### Requirement
Nothing but an exact copy is asked for: the lines in the material below from the one with "Book cover of: Colonialist" through the one with "ONE WINGED ANGEL", pictures excluded.

### Records for the task
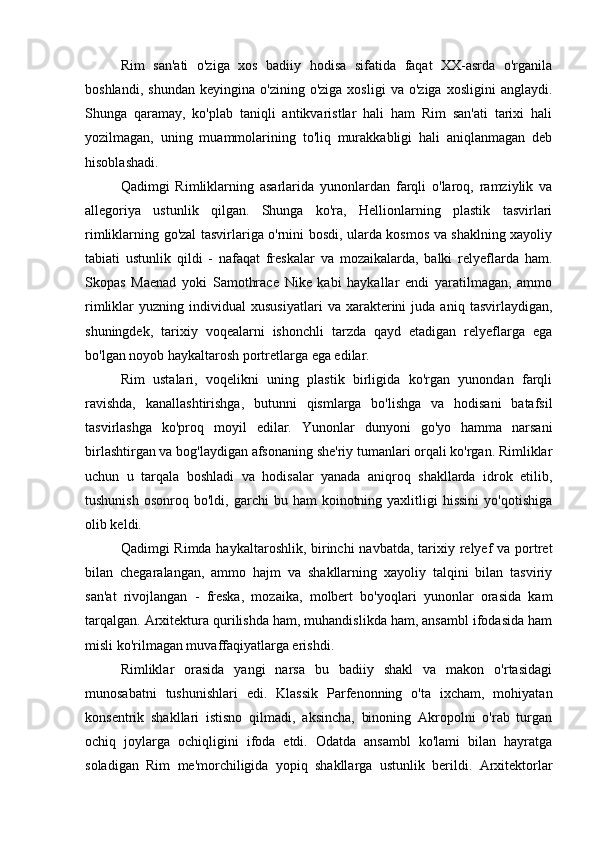 Rim   san'ati   o'ziga   xos   badiiy   hodisa   sifatida   faqat   XX-asrda   o'rganila
boshlandi,   shundan   keyingina   o'zining  o'ziga   xosligi   va   o'ziga   xosligini   anglaydi.
Shunga   qaramay,   ko'plab   taniqli   antikvaristlar   hali   ham   Rim   san'ati   tarixi   hali
yozilmagan,   uning   muammolarining   to'liq   murakkabligi   hali   aniqlanmagan   deb
hisoblashadi.
Qadimgi   Rimliklarning   asarlarida   yunonlardan   farqli   o'laroq,   ramziylik   va
allegoriya   ustunlik   qilgan.   Shunga   ko'ra,   Hellionlarning   plastik   tasvirlari
rimliklarning go'zal tasvirlariga o'rnini bosdi, ularda kosmos va shaklning xayoliy
tabiati   ustunlik   qildi   -   nafaqat   freskalar   va   mozaikalarda,   balki   relyeflarda   ham.
Skopas   Maenad   yoki   Samothrace   Nike   kabi   haykallar   endi   yaratilmagan,   ammo
rimliklar   yuzning   individual   xususiyatlari   va   xarakterini   juda  aniq   tasvirlaydigan,
shuningdek,   tarixiy   voqealarni   ishonchli   tarzda   qayd   etadigan   relyeflarga   ega
bo'lgan noyob haykaltarosh portretlarga ega edilar.
Rim   ustalari,   voqelikni   uning   plastik   birligida   ko'rgan   yunondan   farqli
ravishda,   kanallashtirishga,   butunni   qismlarga   bo'lishga   va   hodisani   batafsil
tasvirlashga   ko'proq   moyil   edilar.   Yunonlar   dunyoni   go'yo   hamma   narsani
birlashtirgan va bog'laydigan afsonaning she'riy tumanlari orqali ko'rgan. Rimliklar
uchun   u   tarqala   boshladi   va   hodisalar   yanada   aniqroq   shakllarda   idrok   etilib,
tushunish   osonroq  bo'ldi,  garchi   bu  ham   koinotning  yaxlitligi  hissini   yo'qotishiga
olib keldi.
Qadimgi Rimda haykaltaroshlik, birinchi  navbatda, tarixiy relyef  va portret
bilan   chegaralangan,   ammo   hajm   va   shakllarning   xayoliy   talqini   bilan   tasviriy
san'at   rivojlangan   -   freska,   mozaika,   molbert   bo'yoqlari   yunonlar   orasida   kam
tarqalgan. Arxitektura qurilishda ham, muhandislikda ham, ansambl ifodasida ham
misli ko'rilmagan muvaffaqiyatlarga erishdi.
Rimliklar   orasida   yangi   narsa   bu   badiiy   shakl   va   makon   o'rtasidagi
munosabatni   tushunishlari   edi.   Klassik   Parfenonning   o'ta   ixcham,   mohiyatan
konsentrik   shakllari   istisno   qilmadi,   aksincha,   binoning   Akropolni   o'rab   turgan
ochiq   joylarga   ochiqligini   ifoda   etdi.   Odatda   ansambl   ko'lami   bilan   hayratga
soladigan   Rim   me'morchiligida   yopiq   shakllarga   ustunlik   berildi.   Arxitektorlar 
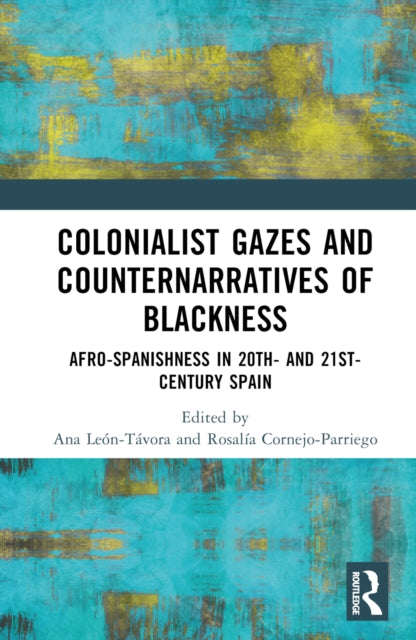 Book cover of: Colonialist Gazes and Counternarratives of Blackness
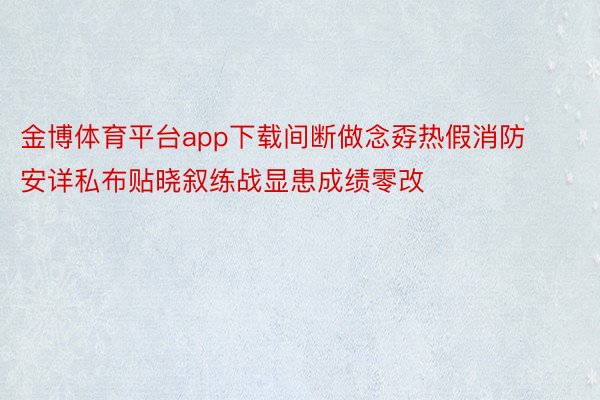 金博体育平台app下载间断做念孬热假消防安详私布贴晓叙练战显患成绩零改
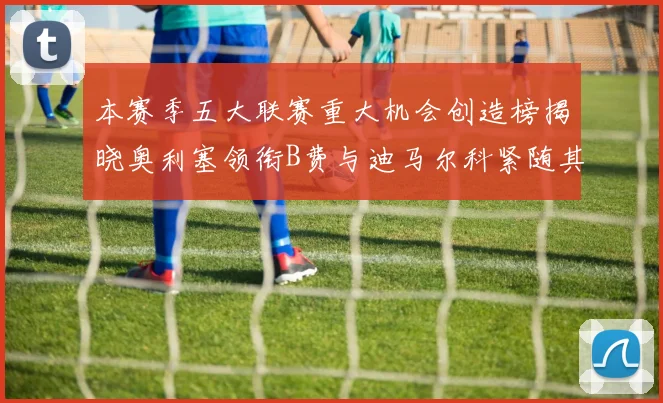 本赛季五大联赛重大机会创造榜揭晓奥利塞领衔B费与迪马尔科紧随其后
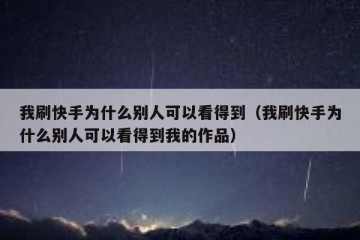 我刷快手为什么别人可以看得到（我刷快手为什么别人可以看得到我的作品）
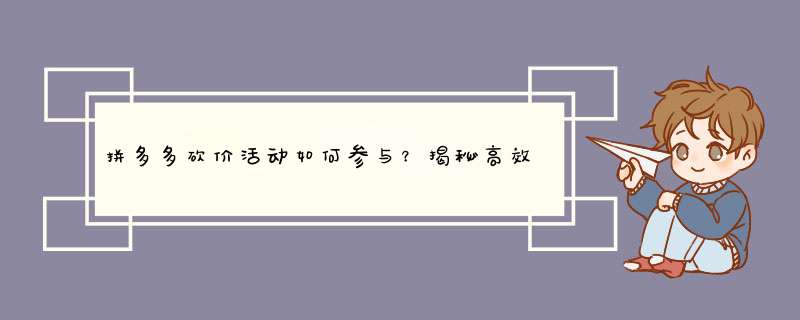 拼多多砍价活动如何参与？揭秘高效砍价技巧！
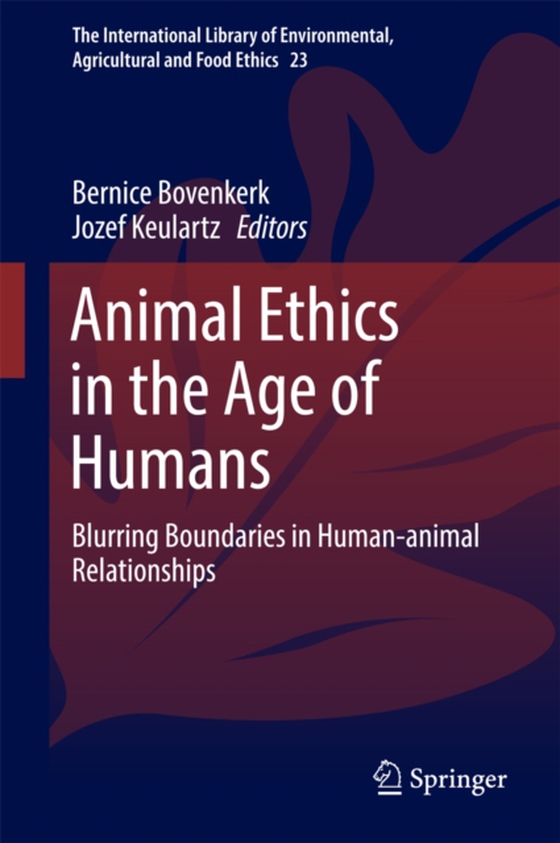 Animal Ethics in the Age of Humans (e-bog) af -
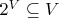 $2^V\subseteq V$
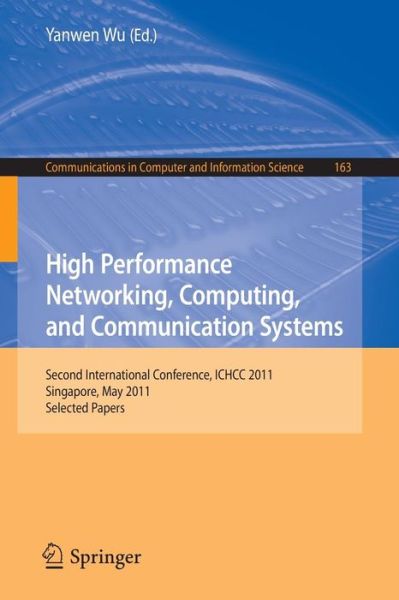 Cover for Yanwen Wu · High Performance Networking, Computing, and Communication Systems: Second International Conference ICHCC 2011, Singapore, May 5-6, 2011, Selected Papers - Communications in Computer and Information Science (Taschenbuch) (2011)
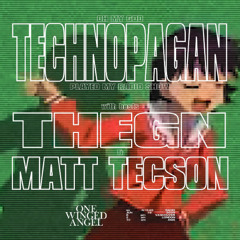 ONE WINGED ANGEL ft TECHNOPAGAN, THEGN, MATT TECSON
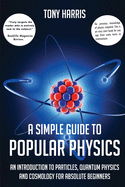 A A SIMPLE GUIDE TO POPULAR PHYSICS: AN INTRODUCTION TO PARTICLES, QUANTUM PHYSICS AND COSMOLOGY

### Final answer
 Book cover of: Colonialist Gazes and Counternarratives of Blackness
 金博体育平台app下载间断做念孬热假消防安详私布贴晓叙练战显患成绩零改
 本赛季五大联赛重大机会创造榜揭晓奥利塞领衔B费与迪马尔科紧随其后
 我刷快手为什么别人可以看得到（我刷快手为什么别人可以看得到我的作品）
 拼多多砍价活动如何参与？揭秘高效砍价技巧！
 Animal Ethics in the Age of Humans (e-bog) af -
 $2^V\subseteq V$
 Cover for Yanwen Wu · High Performance Networking, Computing, and Communication Systems: Second International Conference ICHCC 2011, Singapore, May 5-6, 2011, Selected Papers - Communications in Computer and Information Science (Taschenbuch) (2011)
 ONE WINGED ANGEL ft TECHNOPAGAN, THEGN, MATT TECSON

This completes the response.